■ **TEXT PASSAGE**
I think I used to never believe the kind of thing that you're just talking about, but I think I do now kind of accept that really this is often based on complete denial, where these people who do these most horrible things that I think of as just being all a bunch of Dick Cheneys in the most malevolent sense, really, no, they're all a bunch of dupes.
They all might as well be hosting some talk show on CNN for all their work.
That's all they understand about things, and so they do these things.
They think they're doing the right thing, building hydrogen bombs all day or whatever.
They can rationalize these things, no problem.
Yeah, and as I think Andrew Bacevich quite correctly points out, I mean it's the talk show hosts on CNN who are really part of that elite, and they're kind of interchangeable pawns in the whole system.
I mean they're pawns in the sense that they're used by the most powerful people to sort of forward the whole enterprise, and they get their own little cut of the prestige and power and the perks of power that go with being a face on TV and going along with the power elite, and so they're useful idiots in that sense.
But the idea is that this is a vast political elite which is made up of industrial, media, military, and political figures, all of whom are sharing in this ill-gotten power and wealth that has been generated for the purpose of, quote, national security, unquote.
Right.
Well, you know, the economics of this are so poisonous, too.
You think about the cliché $900 toilet seat for the Navy or whatever.
Well, if you make toilets but you're not in the business of selling them at $900 a piece to the Navy, then you lose in the market.
Your toilet competition will reign supreme in the toilet market.
You must be corrupt.

■ **PROBLEM DESCRIPTION**
Please continue the conversation about the national security elite and defense contracting, starting right after its final line.

■ **DATA SECTION**
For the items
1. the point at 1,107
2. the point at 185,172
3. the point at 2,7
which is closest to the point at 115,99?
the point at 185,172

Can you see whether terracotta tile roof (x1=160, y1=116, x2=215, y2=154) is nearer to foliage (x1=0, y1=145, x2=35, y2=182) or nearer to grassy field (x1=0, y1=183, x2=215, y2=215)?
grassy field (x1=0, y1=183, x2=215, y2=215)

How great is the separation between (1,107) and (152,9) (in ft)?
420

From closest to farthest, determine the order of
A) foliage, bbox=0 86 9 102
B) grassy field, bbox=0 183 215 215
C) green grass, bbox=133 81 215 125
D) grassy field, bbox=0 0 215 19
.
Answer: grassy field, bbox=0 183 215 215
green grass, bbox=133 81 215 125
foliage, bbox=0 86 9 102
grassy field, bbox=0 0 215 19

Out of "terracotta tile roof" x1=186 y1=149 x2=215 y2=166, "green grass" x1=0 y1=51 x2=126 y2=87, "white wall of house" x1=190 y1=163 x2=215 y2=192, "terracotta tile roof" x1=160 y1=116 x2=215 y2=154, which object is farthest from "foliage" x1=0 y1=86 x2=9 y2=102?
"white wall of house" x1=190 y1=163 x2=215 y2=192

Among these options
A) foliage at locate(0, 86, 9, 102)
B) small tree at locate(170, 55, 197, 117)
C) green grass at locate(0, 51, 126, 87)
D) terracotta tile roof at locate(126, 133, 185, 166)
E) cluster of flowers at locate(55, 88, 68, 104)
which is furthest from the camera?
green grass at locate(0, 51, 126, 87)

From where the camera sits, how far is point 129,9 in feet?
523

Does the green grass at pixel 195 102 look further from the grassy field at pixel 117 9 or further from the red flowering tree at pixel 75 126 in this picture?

■ **EXPECTED OUTPUT**
It's sort of like if you know that this is all a big bubble and that all these low interest rates and endless housing expansion is never going to last, and you know better, you still have to expand your concrete company because all your competition is, and their volume is driving down their price, and the only way you can compete is if you take that low interest loan to expand your capital base to, and all your goods, you're forced to participate in the bubble economy just to make it as long as till the bubble pops.
It's all forced intervention in the way things are supposed to be by the central state.
You're extending this, of course, well beyond the military bubble here.
Yeah, but it's the state in general, and of course the banks and the military state have always been one.
I mean, you look at the origin of the Council on Foreign Relations after World War I.
It was just the Rockefellers basically and the Morgans saying, okay, we're going to make sure that anybody who's an expert or has anything really to say about foreign policy is an internationalist interventionist like us, and they've dominated.
These are the representatives of the Chase Bank and Standard Oil, and their interests become the ideology of American empire going way back.
I mean, there, of course, I will have to enter in something of a dissent because I still believe that at the center of this development of what I now call the permanent war state, which is a more sinister version of the military-industrial complex, the interests of militarism still are central.
The interests of the business community in the militarist enterprise are marginal.
Always have been, always will be.
This is still about power, not about money, in terms of the objective of the foreign wars.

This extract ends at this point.